If European households, stretched by cuts to public expenditure, increased tax rates and low growth, demand their money back on life insurance products, insurers may have to sell assets to fund that repayment. In many cases these assets are bank and sovereign bonds of peripheral Eurozone countries, whose prices have declined since June 2011 and which may be trading well below their book value.
If the number of clients who pull their insurance products increases significantly, insurers may need to eat into their capital to fund the repayments. This would put pressure on insurers’ credit profiles.
The problem is becoming more pressing because penalties for redeeming life insurance products early are falling.
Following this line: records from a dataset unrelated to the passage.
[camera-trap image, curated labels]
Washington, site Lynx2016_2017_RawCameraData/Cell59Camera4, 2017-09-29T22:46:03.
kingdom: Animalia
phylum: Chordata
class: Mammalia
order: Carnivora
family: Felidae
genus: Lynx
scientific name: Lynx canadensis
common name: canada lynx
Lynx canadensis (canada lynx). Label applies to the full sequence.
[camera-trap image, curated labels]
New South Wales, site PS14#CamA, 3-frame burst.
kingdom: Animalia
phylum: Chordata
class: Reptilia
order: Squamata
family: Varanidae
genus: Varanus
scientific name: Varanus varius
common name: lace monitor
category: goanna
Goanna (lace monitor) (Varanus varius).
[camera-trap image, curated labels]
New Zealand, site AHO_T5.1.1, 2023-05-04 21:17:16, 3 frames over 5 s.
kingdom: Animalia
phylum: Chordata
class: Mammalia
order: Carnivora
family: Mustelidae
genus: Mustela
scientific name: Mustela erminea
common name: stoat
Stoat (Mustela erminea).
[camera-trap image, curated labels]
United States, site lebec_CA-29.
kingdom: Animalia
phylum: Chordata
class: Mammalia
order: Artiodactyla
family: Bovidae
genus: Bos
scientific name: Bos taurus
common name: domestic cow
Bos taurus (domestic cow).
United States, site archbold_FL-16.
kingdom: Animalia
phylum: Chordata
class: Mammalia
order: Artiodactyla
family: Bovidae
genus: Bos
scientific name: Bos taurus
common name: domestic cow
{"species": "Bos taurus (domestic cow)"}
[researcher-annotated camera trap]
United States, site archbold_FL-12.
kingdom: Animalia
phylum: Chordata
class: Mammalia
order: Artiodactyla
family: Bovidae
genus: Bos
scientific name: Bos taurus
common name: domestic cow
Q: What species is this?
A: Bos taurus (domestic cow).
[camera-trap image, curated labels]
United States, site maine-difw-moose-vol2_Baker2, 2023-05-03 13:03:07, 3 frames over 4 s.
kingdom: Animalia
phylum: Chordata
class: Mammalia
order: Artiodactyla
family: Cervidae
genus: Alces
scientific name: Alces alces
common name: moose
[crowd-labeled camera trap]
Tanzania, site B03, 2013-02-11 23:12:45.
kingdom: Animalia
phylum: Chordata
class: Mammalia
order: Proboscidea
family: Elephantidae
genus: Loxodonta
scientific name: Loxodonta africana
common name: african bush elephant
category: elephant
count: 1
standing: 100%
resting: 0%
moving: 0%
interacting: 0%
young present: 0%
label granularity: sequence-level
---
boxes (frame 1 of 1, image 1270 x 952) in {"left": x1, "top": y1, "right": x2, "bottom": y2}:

In recent years, life insurance companies have reduced early redemption penalties to make their savings products more attractive to customers. Guaranteed interest products in the 1990s paid much higher guaranteed returns and as a result could include less favourable redemption terms without reducing demand for such products.
Low interest rates mean that savings products with investment guarantees have put pressure on insurance companies’ profitability and capital. However, the increase in lapse rates is unlikely to come with an offsetting gain because it is the lower guaranteed return policies that clients will redeem, with lower surrender penalties, not the high-rate products from the 1990s.
The impact of large-scale redemptions is reduced if a life insurer has its own agency network because the agent will often move the client into a new more suitable product. This leaves the capital with the life insurance company and removes the need to sell assets.
In addition to the risk of increasing lapse rates, life insurers are seeing subdued growth in life insurance product sales because of the limited attractiveness of savings products in the current low interest rate environment.